/metrics-box

sample historical api

Primary LanguageClojure

metrics-box

Assumptions

  • Postgres is running on localhost:5432 and has a 'metrics_box' database:

create database metrics_box;

  • metrics & metrics_history tables have been created:

metrics-box.postgresql/create-tables

Usage

lein ring server

API docs @ localhost:3000/docs

Explanation

Step 1:

Writing out the endpoints based off input & output

  • GET /metrics
    • input - nothing
    • output - array of all the metrics
  • POST /metrics
    • input - metric obj (name, val, timestamp)
    • output - created metric
  • GET /value (value of metric at given time)
    • input - name, timestamp
    • output - value
    • 404 if metric does not exist
  • GET /sum (aggregate value given a time range)
  • input - name, start, end
  • output - value
  • 404 if metric does not exist

Step 2:

Datastore & Schema

As far as a datastores go I have the most experience with Postgres*. I created a metrics table for storing the metric names, and a separate metrics_history table for storing any pings to the server with a referenced metric's name.

metrics:

:id "serial PRIMARY KEY"
:name "varchar(32) UNIQUE NOT NULL"

metrics_history:

:metric_id "int REFERENCES metrics not null"
:value "double precision not null" (since a call exists to return an aggregate value this means it has to be a numerical value and a Double was the most inclusive choice)
:timestamp "timestamp not null"

Step 3:

Start coding!

I've used Compojure-api before for building production APIs and it's included schema support, destructuring of request params, and included Swagger UI for easy testing made it a simple choice. I used Yesql as a SQL DSL since I knew I'd have some slight complicated joins to perform and usually prefer to keep SQL out of my code.

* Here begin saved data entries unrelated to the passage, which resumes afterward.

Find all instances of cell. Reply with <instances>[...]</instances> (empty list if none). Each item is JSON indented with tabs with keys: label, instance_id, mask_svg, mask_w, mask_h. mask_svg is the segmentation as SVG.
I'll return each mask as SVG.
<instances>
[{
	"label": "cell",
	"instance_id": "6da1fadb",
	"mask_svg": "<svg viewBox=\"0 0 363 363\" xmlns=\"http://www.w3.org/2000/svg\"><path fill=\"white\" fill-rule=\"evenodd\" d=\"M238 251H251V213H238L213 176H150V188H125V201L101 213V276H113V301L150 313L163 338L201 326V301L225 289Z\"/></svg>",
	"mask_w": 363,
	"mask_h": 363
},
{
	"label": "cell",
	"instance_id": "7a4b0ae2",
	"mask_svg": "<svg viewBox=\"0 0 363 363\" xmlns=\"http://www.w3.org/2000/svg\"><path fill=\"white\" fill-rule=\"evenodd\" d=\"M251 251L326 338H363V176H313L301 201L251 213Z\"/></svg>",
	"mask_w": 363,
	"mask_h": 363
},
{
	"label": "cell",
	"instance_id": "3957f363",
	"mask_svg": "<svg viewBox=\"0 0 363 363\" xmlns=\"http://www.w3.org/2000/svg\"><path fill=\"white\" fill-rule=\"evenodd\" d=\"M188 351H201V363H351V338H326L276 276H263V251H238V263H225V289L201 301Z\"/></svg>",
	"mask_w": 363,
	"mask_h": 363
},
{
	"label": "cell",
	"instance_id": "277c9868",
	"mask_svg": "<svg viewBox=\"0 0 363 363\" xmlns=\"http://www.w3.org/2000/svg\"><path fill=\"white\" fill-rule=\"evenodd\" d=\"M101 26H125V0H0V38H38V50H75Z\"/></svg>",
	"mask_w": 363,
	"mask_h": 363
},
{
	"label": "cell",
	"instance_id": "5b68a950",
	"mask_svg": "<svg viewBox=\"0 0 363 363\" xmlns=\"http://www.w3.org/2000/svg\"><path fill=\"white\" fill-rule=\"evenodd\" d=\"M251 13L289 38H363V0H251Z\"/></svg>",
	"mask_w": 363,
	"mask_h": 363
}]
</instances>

When I realized I would need a find_or_create fn to check for an existing metric_id each time a new metric was posted, I checked the Rails documentation to see how they implemented this functionality. Lastly, as minor optimizations I used HikariCP as a JDBC connection pool so I wouldn't have to initialize new connections each time a query was made, wrap-gzip to compress the response, and limit & offset support (with default values) for the /metrics endpoint.

* re: Databases

I had initially decided to use Datomic for this project as I had already used Postgres for a similar project, it was next on my list of databases to try, and it's default of storing all data changes would make it useful for the historical time range queries. I got through the Datomic tutorial and as far as creating a schema and writing out queries for 2/3 of the use-cases:

(def schema
  [{:db/id #db/id[:db.part/db]
    :db/ident :metric/name
    :db/valueType :db.type/string
    :db/cardinality :db.cardinality/one
    :db/unique :db.unique/identity
    :db.install/_attribute :db.part/db}
   {:db/id #db/id[:db.part/db]
    :db/ident :metric/value
    :db/valueType :db.type/float
    :db/cardinality :db.cardinality/one
    :db.install/_attribute :db.part/db}
   {:db/id #db/id[:db.part/db]
    :db/ident :metric/timestamp
    :db/valueType :db.type/instant
    :db/cardinality :db.cardinality/one
    :db.install/_attribute :db.part/db}])

(def query-value-by-name-and-timestamp
 '[:find (pull ?metric [:metric/value])
   :in $ ?name ?timestamp
   :where [?metric :metric/name ?name]                
          [?metric :metric/timestamp ?timestamp]])

(defn get-all-metrics
  []
 (d/q '[:find (pull ?metric [*])
        :where [?metric :metric/name]] (d/db conn)))

when I realized that querying the API for data based on a time range was a primary function, not something only done for auditing purposes. I realized I should be using a datastore tailored towards querying of historical data (vs my limited knowledge of Datomic accessing datomic.api/history) and switched to Postgres and redesigned the schema.